» **EXERCISE INSTRUCTIONS**
a: Answer these questions using the passage on incandescent lighting:
(i) By how many times does the new design promise to increase the efficiency of incandescent light sources?
(ii) What is the luminous efficiency of a typical incandescent bulb?
(iii) What temperature can tungsten filaments reach?
b: Transcribe the passage on incandescent lighting from "Incandescents are thermal" to "to be emitted.".

» **SOURCE EXCERPT**
-- Start --

Love energy-efficient LED lights, but miss the warm glow of incandescent bulbs? A new nanotech-enabled design by MIT researchers just might breathe new life into incandescent lighting. It promises to increase the efficiency of incandescent light sources by twenty times, surpassing that of LED bulbs.

Incandescents are thermal emitters: they heat up a tungsten filament to such high temperatures that it glows. Only a very small fraction of energy is emitted as visible light. Most of it is lost as infrared radiation. So the luminous efficiency of a typical incandescent is a paltry 2.5 percent compared to 5-10 percent for compact fluorescents and 14-15 percent for state-of-the-art compact LED bulbs.

It is possible to tailor the thermal radiation of a light source so that it emits more visible light and less infrared. This involves putting specially designed periodic nanostructures on the emitter’s surface, says Ognjen Ilic, a postdoctoral researcher in physics at MIT. The structures resonate at specific wavelengths of light, allowing only those wavelengths to be emitted.

However, the approach only works for room temperature light sources. The temperature of tungsten filaments reaches up to 3000 K. “Those nanostructures are delicate and would start degrading at those temperatures,” Ilic says.

So Ilic and his colleagues designed a resonating nanostructure that would surround the filament. They used numerical optimization techniques to design the structure, which is a stack of materials of different refractive indices and nanometer thicknesses. The structure lets through visible wavelengths but reflects infrared light back at the tungsten filament to be reabsorbed.

-- End --

(Source data)

-- Start --

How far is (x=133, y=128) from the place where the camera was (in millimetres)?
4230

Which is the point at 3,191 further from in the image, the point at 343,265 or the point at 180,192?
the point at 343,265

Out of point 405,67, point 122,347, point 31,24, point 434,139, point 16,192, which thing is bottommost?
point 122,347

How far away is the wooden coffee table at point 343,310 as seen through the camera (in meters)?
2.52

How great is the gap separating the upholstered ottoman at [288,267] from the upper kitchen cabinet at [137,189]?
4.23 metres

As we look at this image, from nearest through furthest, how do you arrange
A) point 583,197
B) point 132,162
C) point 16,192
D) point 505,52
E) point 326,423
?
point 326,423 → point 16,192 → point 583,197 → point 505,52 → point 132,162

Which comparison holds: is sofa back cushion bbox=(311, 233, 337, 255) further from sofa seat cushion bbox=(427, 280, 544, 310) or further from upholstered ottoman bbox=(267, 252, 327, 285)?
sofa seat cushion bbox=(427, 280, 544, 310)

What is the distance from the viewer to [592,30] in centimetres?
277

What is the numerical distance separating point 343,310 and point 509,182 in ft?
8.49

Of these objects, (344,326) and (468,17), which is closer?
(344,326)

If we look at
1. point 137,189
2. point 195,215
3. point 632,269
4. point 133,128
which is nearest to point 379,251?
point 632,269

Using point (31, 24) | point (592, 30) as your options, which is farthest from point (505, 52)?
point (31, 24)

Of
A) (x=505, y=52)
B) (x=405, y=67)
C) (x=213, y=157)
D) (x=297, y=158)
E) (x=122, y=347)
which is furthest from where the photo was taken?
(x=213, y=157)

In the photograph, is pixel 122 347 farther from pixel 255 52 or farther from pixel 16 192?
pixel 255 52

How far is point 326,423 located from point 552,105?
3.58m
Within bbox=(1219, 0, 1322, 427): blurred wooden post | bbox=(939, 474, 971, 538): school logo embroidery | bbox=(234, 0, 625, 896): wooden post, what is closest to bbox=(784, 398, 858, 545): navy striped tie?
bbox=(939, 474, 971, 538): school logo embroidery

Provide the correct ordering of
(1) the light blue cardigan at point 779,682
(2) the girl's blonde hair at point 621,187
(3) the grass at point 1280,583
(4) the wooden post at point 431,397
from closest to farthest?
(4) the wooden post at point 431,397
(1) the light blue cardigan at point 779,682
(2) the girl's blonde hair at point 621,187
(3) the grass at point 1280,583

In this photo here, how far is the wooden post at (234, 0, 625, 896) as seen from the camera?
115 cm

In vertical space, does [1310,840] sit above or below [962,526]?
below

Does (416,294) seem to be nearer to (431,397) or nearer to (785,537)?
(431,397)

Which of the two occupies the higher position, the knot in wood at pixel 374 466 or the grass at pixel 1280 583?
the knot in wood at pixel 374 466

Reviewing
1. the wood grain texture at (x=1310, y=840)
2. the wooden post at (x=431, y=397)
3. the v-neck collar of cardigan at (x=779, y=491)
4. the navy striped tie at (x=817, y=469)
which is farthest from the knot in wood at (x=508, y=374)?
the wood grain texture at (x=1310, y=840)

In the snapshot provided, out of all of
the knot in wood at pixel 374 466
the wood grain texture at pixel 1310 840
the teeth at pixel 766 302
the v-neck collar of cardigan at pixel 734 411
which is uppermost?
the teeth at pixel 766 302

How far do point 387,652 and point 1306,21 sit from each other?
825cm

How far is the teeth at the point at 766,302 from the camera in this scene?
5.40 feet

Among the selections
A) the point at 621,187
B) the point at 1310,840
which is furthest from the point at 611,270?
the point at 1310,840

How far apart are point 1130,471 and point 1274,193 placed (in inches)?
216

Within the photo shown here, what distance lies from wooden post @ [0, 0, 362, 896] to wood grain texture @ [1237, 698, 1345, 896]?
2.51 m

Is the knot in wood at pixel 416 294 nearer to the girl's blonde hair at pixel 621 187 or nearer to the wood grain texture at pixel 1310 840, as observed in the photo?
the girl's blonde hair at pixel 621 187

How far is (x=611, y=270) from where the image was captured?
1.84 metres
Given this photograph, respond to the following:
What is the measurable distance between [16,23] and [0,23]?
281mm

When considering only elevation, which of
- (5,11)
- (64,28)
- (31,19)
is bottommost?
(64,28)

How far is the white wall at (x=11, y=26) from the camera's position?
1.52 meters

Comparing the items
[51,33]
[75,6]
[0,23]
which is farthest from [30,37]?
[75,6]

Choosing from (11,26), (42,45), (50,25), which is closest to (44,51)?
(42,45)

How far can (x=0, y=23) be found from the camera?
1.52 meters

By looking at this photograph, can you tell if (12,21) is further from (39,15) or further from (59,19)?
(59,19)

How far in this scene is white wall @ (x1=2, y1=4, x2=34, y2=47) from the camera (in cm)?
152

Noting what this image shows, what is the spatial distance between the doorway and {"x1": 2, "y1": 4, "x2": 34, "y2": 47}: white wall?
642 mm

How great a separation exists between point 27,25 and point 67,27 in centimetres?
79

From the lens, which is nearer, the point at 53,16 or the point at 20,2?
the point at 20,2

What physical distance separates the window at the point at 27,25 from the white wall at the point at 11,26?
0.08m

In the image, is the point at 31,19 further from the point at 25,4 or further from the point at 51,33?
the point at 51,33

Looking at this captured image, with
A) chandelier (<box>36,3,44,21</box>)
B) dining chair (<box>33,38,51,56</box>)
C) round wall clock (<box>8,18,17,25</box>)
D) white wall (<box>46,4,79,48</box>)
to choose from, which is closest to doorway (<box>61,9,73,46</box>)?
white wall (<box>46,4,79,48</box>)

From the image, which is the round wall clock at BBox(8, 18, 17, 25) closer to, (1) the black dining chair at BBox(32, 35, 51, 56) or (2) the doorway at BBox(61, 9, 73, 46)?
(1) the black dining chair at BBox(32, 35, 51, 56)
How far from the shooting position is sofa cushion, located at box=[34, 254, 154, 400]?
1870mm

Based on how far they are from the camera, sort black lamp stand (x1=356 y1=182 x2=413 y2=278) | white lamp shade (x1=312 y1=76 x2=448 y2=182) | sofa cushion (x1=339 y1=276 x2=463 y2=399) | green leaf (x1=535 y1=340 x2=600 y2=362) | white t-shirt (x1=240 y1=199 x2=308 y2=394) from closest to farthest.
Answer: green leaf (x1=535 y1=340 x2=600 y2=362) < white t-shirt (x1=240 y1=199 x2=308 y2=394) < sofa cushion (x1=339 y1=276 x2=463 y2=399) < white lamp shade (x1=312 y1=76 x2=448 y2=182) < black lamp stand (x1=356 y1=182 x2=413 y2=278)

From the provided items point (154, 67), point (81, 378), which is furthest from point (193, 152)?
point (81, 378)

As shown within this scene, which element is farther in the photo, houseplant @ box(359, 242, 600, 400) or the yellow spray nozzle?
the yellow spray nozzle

-- End --

» **ANSWERS PER TASK**
a:
(i) Twenty times.
(ii) 2.5 percent.
(iii) Up to 3000 K.

b:
Incandescents are thermal emitters: they heat up a tungsten filament to such high temperatures that it glows. Only a very small fraction of energy is emitted as visible light. Most of it is lost as infrared radiation. So the luminous efficiency of a typical incandescent is a paltry 2.5 percent compared to 5-10 percent for compact fluorescents and 14-15 percent for state-of-the-art compact LED bulbs.

It is possible to tailor the thermal radiation of a light source so that it emits more visible light and less infrared. This involves putting specially designed periodic nanostructures on the emitter’s surface, says Ognjen Ilic, a postdoctoral researcher in physics at MIT. The structures resonate at specific wavelengths of light, allowing only those wavelengths to be emitted.